Work to be completed:
Extend the news article below about Russia's Baikal-T1 chip, continuing from its final sentence.
----- Quoted passage -----
Spot the CPU: Russian Baikal-T1 SoC Goes MIPS
by Ian Cutress on May 27, 2015 11:00 AM EST- Posted in
- SoCs
- CPUs
- Imagination Technologies
- MIPS
- Baikal
If you keep your ear to the ground with the technology press, you can’t help but notice a few news stories hitting the ground when it comes to Russia, and a slow progression away from x86 relying on home-grown silicon for enterprise applications. These stories have to be taken with a grain of salt, as sometimes the sources are not the best. However one of our more regular sources of news, Imagination Technologies, has lifted the lid on a press release regarding the implementation of MIPS into a communications based SoC with a Russian fabless semiconductor company.
The SoC at the heart of today’s press release is the Baikal-T1, which uses the dual core MIPS P5600 Warrior CPU at its base, clocked at 1.2 GHz but supporting a fabric that also integrates dual gigabit Ethernet, 10 gigabit Ethernet, SATA 6 Gbps, DDR3 and PCIe 3.0 at once. The 25x25nm package is manufactured on 28nm (TSMC we would assume) for a sub-5W power consumption.
----- Dataset extract -----
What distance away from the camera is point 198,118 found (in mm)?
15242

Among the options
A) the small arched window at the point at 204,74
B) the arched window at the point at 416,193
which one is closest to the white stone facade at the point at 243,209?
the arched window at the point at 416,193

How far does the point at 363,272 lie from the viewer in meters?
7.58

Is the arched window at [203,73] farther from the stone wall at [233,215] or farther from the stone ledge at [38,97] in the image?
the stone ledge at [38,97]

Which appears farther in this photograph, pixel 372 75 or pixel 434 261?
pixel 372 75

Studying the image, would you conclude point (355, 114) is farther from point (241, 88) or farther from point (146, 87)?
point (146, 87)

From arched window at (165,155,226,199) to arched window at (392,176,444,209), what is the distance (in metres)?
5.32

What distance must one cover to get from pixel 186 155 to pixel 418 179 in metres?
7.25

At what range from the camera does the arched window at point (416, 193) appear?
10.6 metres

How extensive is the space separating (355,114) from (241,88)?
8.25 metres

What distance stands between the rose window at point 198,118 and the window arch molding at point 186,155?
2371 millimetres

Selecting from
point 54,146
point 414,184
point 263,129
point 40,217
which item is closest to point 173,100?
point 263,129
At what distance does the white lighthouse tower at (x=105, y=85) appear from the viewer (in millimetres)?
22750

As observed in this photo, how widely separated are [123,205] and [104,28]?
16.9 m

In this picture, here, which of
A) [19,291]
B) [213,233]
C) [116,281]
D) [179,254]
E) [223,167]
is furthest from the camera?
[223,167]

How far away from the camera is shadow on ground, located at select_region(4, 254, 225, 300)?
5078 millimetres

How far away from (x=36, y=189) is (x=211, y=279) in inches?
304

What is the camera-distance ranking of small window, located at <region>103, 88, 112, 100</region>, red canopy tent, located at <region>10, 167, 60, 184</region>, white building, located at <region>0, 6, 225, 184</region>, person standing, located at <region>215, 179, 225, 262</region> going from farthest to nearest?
-----
----- Dataset extract -----
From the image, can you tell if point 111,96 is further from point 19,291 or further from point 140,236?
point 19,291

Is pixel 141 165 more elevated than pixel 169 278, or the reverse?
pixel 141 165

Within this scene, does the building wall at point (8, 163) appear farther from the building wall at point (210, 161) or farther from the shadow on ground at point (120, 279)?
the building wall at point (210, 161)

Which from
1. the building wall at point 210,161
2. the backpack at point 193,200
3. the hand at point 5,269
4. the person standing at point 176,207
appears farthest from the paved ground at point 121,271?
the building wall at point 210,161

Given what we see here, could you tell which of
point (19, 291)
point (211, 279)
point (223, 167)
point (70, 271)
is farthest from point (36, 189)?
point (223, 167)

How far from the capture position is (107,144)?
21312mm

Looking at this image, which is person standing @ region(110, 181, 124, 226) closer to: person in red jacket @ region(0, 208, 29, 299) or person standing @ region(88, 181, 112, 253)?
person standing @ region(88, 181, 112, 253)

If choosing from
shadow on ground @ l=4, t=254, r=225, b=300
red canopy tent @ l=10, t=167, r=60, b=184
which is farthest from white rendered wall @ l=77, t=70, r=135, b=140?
-----
----- Dataset extract -----
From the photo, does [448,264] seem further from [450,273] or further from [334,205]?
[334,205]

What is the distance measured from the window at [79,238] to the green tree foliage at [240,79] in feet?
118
-----
Output for this task:
In a world where we discuss smartphone, tablet and notebook SoCs moving to 64-bit, perhaps linking back in to a 32-bit core seems like a regression. Imagination is keen to point out their Enhanced Virtual Addressing for 4GB use and Extended Physical Addressing for 1TB technologies help on this front, as well as enhanced instruction bonding featured in recent generations of Imagination MIPS.
So perhaps a 5W communications processor is not that exciting but it sets a small precedent here. Most of our readers are situated in the west, where x86 and ARM are the key players in anything above 1W. Security concerns regarding backdoor implementations in both designs and algorithms are causing two of the world’s largest superpowers, Russia and China, to pursue other avenues, even if this is via the government or commercial. On the commercial line, nation states will offer contracts to those who can satisfy the criteria, and if the criteria is non-x86 + non-ARM to avoid potential issues, especially when it comes to networking, then commercial will come in to fill the void. To that extent, ELVEES, another Russian SoC semiconductor company, is already using 32-bit and 64-bit MIPS in their designs for video analytics.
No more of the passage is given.